Liujgoj Cantonese LLM (V1.0-Alpha)

🌟 Introduction

Liujgoj Cantonese LLM is a fine-tuned language model built for the Liujgoj (溜歌粵語) romanization system.

Liujgoj is more than a phonetic transcription method. It is an experimental writing system designed to represent spoken Cantonese through:

  • word-based orthography
  • Latin script writing
  • efficient tone encoding
  • native Cantonese expression

This model is trained to convert natural Cantonese Chinese text into standardized Liujgoj Romanization.


中文簡介

Liujgoj Cantonese LLM 係專為 溜歌粵語(Liujgoj)羅馬字系統 微調嘅語言模型。

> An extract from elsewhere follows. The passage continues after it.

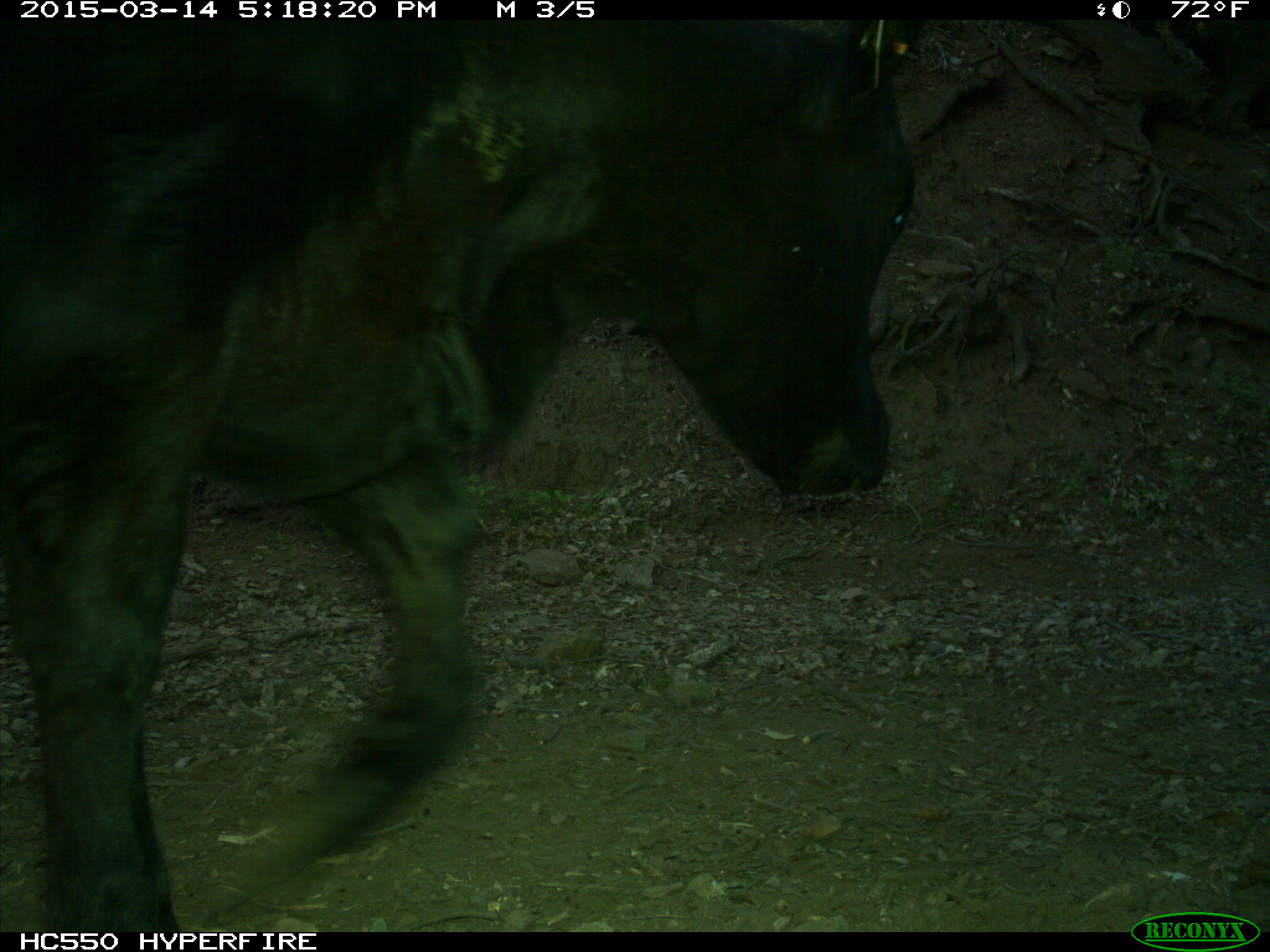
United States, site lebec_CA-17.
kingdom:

Liujgoj 唔單止係拼音方案,而係一套以廣東話口語為核心、強調「單詞化」同「拉丁字母化」嘅書寫系統。

本模型主要用途係:

  • 將廣東話漢字句子轉換為 Liujgoj 羅馬字
  • 學習地道口語詞彙組合
  • 處理溜歌獨特拼寫規則
  • 推動廣東話 AI 書寫技術發展

🚀 Key Features

✅ Word-Based Orthography

Learns merged word forms instead of character-by-character output.

Examples:

  • 食咗 → sikhzor
  • 靚仔 → lengzair
  • 做咩 → zouh mej

✅ Tone-as-Letter System

Supports Liujgoj tone letters:

  • j
  • r
  • x
  • q
  • h

This allows compact tone representation without numbers.


✅ Native Cantonese Fluency

Training data is derived from authentic Hong Kong Cantonese dialogue, preserving:

  • colloquial speech
  • sentence particles
  • slang usage
  • real spoken rhythm

📊 Training Data

Dataset Size

30,082 high-quality instruction pairs

Sources

Curated from 60+ Hong Kong movie subtitle files (SRT) and converted through manual / semi-automatic annotation.

Format Example

{
  "instruction": "Convert Cantonese Chinese into Liujgoj Romanization",
  "input": "你食咗飯未啊?",
  "output": "Neiq sikhzor faanh meih aa?"
}

🧠 Base Model

  • unsloth/Qwen2.5-7B-bnb-4bit

Fine-tuning Method

  • LoRA
  • Supervised Fine-Tuning (SFT)
  • Unsloth optimized training pipeline

🛠️ Usage

Python Example

from unsloth import FastLanguageModel
import torch

model, tokenizer = FastLanguageModel.from_pretrained(
    model_name = "yvthyvq/liujgoj-cantonese-lora",
    max_seq_length = 2048,
    load_in_4bit = True,
)

FastLanguageModel.for_inference(model)

prompt = """Below is an instruction that describes a task.

### Instruction:
Convert Cantonese Chinese into Liujgoj Romanization.

### Input:
{}

### Response:
"""

inputs = tokenizer(
    [prompt.format("你食咗飯未啊?")],
    return_tensors="pt"
).to("cuda")

outputs = model.generate(**inputs, max_new_tokens=64)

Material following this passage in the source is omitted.